## KUTIPAN TEKS
────

RADARDEPOK.COM, DEPOK JAYA – Wartawan Depoknews, Furkan merasa kecewa atas sikap Kapolres Metro Depok, Kombes Imran Edwin Siregar, yang dianggap telah melakukan tindakan melanggar undang-undang pers, lantaran mengusirnya yang sedang melakukan peliputan.
Peristiwa bermula Minggu (1/8), di bekas kandang sapi, Kelurahan Tirta Jaya, Kecamatan Sukmajaya. Dia bersama dua wartawan lainnya, tengah melakukan peliputan dugaan penipuan yang dialami sekelompok peternak sapi disana. Hasil peliputan berita tersebut sudah dikirim ke kantor redaksi Depoknews dan sudah terbit.
Senin (2/8) pukul 06:30 WIB, sekelompok peternak sapi yang sempat mereka liput, mengabarkan ingin melengkapi berkas pelaporan ke Polres Metro Depok. Sebab malam sebelumnya, mereka sudah membuat laporan.
“Saya pada pukul 08:25 WIB berangkat dari rumah untuk ke Polres. Tiba pukul 09:10 di Polres. Saya langsung masuk ke Polrestro Depok dan menunggu para korban,” kata Furkan.
Dia mengungkapkan, sekitar pukul 09:30 WIB, dia dan sekelompok peternak sapi bertemu di kantin Polres, dan mereka mau melaporkan atau melengkapi berkas laporan.
Sebagai wartawan, dia mencoba konfirmasi melalui Whatsapp ke Kapolres, untuk menanyakan terkait kasus tersebut, dengan mengirimkan link berita salah satu media pada pukul 10:15 WIB. Namun belum ditanggapi.
“Tapi setelah itu peternak masuk ke ruang laporan dan saya mengikuti masuk ke dalam, dan bertemu salah satu penyidik. Penyidik mengatakan berkas sudah masuk tunggu 3 hari. Setelah itu saya keluar, dan langsung mewawancara di depan ruangan piket,” ungkapnya.
Baru berjalan tiga sampai empat menit wawancara, datang Kapolres Metro Depok ditemani beberapa anggota, langsung masuk ke ruang penyidik. Setelah keluar, Lanjut Furkan, Kapolres langsung bertanya padanya dengan nada keras.
“Kamu siapa, mana pelapor. Akhirnya saya jawab saya wartawan pak. Terus ditanya kamu wartawan mana. saya wartawan Depoknews,” ujar Furkan.
Setelah itu, Furkan menuturkan jika Kapolres menanyakan kartu Identitas pers miliknya, dan memarahinya karena masuk wawancara tanpa izin dari Kapolres. Dia dianggap mengganggu proses penyelidikan dan membuat berita bohong.

────

## BARIS DATA
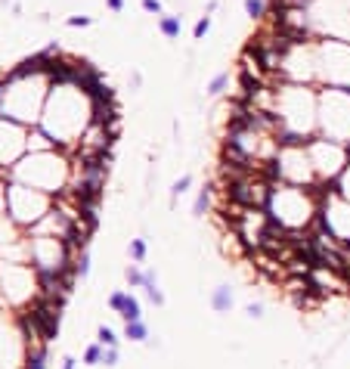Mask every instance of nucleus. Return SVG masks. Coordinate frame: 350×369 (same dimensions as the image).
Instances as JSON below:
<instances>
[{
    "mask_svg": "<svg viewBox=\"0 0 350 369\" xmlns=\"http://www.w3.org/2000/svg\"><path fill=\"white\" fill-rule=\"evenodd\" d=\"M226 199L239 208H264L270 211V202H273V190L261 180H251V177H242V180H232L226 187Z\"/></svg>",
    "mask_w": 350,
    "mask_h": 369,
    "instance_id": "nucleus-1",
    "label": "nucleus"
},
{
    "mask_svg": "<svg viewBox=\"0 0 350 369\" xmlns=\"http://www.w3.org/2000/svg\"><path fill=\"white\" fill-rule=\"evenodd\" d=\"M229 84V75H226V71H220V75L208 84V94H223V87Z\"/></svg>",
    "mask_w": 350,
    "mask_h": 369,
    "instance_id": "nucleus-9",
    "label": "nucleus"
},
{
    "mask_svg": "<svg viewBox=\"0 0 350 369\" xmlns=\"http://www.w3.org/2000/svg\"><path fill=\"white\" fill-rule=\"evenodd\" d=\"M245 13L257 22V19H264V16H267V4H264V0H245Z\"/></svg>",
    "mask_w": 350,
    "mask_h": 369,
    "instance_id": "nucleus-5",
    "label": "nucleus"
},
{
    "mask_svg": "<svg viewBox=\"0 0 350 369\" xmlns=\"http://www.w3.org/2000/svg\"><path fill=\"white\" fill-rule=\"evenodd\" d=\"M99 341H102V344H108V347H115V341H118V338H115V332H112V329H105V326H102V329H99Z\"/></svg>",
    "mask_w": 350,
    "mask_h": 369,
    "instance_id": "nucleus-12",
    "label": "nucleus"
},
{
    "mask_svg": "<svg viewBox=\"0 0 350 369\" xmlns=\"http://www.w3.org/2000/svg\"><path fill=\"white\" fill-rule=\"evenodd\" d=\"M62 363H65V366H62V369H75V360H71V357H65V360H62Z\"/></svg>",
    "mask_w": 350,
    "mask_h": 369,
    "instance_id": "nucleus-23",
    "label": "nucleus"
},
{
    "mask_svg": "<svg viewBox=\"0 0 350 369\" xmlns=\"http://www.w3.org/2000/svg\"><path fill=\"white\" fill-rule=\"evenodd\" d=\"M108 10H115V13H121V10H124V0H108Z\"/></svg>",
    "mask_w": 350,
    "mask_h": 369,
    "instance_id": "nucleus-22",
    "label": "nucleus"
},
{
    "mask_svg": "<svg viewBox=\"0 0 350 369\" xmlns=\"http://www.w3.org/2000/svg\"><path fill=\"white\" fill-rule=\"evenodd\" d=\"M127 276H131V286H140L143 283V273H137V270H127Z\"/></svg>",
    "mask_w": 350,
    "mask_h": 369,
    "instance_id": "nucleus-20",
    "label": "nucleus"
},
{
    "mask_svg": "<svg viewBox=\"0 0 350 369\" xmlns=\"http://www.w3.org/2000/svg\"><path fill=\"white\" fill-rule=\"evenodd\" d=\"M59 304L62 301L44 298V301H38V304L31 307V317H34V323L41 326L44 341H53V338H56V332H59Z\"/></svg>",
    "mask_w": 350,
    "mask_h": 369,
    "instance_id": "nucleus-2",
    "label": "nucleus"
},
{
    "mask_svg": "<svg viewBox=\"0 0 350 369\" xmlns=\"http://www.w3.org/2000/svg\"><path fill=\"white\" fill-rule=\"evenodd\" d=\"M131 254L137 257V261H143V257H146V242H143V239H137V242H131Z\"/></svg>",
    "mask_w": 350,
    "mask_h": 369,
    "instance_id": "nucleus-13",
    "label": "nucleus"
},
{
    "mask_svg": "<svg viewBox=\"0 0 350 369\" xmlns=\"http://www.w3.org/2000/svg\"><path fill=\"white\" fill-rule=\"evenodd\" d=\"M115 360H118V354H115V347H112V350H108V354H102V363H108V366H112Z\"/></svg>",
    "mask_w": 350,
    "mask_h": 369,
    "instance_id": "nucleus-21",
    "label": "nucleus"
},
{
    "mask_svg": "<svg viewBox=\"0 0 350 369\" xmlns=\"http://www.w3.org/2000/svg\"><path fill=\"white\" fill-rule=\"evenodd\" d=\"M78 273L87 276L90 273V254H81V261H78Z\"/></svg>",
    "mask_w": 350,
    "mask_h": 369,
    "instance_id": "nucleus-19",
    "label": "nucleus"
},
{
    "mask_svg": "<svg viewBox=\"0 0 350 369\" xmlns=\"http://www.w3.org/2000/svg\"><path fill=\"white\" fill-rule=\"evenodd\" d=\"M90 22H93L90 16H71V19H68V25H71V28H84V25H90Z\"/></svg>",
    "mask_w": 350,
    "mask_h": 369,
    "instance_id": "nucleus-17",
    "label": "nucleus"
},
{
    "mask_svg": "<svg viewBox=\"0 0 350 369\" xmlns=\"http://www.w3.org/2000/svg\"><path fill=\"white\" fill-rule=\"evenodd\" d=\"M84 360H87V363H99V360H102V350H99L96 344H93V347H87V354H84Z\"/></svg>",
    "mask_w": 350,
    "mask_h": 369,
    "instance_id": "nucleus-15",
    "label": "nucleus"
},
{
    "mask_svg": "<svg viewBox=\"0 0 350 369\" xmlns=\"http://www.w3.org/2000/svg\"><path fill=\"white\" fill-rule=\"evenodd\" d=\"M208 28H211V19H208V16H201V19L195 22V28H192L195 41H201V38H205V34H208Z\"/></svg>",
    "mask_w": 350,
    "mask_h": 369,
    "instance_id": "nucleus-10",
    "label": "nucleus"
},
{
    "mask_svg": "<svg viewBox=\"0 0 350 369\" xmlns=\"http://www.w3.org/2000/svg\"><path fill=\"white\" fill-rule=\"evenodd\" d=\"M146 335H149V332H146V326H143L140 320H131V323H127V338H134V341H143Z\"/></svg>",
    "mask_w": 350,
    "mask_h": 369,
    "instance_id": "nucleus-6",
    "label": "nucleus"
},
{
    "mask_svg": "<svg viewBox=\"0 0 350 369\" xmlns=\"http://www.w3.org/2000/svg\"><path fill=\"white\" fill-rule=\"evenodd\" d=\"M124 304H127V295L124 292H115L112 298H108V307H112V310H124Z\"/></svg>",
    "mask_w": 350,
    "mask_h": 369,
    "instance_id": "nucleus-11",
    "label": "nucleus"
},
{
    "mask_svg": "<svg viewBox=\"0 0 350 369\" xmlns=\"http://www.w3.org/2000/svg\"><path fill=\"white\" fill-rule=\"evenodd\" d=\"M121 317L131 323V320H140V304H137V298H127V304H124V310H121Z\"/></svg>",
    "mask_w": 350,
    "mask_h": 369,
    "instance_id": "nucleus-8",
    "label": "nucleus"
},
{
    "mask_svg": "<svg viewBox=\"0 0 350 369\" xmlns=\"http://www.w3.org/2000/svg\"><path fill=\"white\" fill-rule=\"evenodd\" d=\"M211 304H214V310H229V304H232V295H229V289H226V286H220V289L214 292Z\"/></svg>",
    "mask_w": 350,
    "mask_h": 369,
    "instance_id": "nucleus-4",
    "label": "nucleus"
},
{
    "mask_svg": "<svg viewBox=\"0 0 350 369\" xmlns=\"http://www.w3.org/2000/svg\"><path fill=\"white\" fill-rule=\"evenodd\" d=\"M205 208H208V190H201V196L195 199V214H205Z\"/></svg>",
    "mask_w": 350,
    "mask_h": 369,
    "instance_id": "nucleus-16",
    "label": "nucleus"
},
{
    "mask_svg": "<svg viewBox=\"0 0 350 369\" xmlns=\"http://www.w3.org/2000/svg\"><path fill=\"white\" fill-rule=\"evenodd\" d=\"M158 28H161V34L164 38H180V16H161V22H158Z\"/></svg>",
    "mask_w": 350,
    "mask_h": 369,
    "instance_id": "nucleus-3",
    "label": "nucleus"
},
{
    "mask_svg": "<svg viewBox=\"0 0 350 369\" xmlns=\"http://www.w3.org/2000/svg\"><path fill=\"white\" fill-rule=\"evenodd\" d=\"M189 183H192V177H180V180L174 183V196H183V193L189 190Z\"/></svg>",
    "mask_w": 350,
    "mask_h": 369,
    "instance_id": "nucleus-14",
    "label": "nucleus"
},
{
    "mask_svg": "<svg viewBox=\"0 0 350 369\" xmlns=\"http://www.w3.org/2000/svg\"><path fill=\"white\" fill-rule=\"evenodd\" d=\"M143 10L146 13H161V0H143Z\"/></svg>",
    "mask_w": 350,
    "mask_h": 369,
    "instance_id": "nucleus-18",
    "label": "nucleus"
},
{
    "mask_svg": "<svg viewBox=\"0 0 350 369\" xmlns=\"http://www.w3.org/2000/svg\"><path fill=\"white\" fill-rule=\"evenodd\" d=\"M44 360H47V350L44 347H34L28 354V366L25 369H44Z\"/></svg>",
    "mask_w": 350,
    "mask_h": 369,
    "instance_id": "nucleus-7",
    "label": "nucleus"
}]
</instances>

────

## SOAL LATIHAN
(a) Apakah tiap pernyataan berikut sesuai dengan berita tentang wartawan Depoknews? Jawab ya atau tidak dan kutip kata-kata berita yang menentukan jawabannya: (i) Furkan sampai di Polres pukul 09:10 WIB; (ii) Kapolres segera membalas pesan Whatsapp dari Furkan; (iii) penyidik bilang berkas sudah masuk dan perlu ditunggu tiga hari.
(b) Teruskan berita tentang wartawan Depoknews mulai setelah kalimat terakhirnya.

## HASIL TIAP SOAL
(a)
(i) Ya: "Tiba pukul 09:10 di Polres."
(ii) Tidak: "Namun belum ditanggapi."
(iii) Ya: "Penyidik mengatakan berkas sudah masuk tunggu 3 hari."

(b)
“Kapolres bilang ke saya kalau dia tidak kenal saya. Kata kapolres dia tahu wartawan apalagi Pokja dia kenal,” bebernya.
Furkan mengaku, Kapolres juga memerintahkan anggotanya untuk memeriksa tas miliknya, dan ditemui kartu anggota PWI dan kartu mahasiswa. “Setelah itu saya langsung diusir keluar dan rekaman disuruh hapus dan dihapus oleh anggota rekaman hasil liputan saya, dan saya mengadu ke kantor PWI Depok,” imbuhnya.
Sementara itu, pengurus dan seluruh anggota Persatuan Wartawan Indonesia (PWI) Kota Depok menyatakan sikap dan protes keras atas peristiwa ini.
Ketua PWI Kota Depok, Rusdy Nurdiansyah mengatakan, atas kejadian tersebut, Furkan yang juga merupakan anggota PWI Kota Depok melaporkan kekerasan mental yang dialaminya ke para pengurus PWI Kota Depok.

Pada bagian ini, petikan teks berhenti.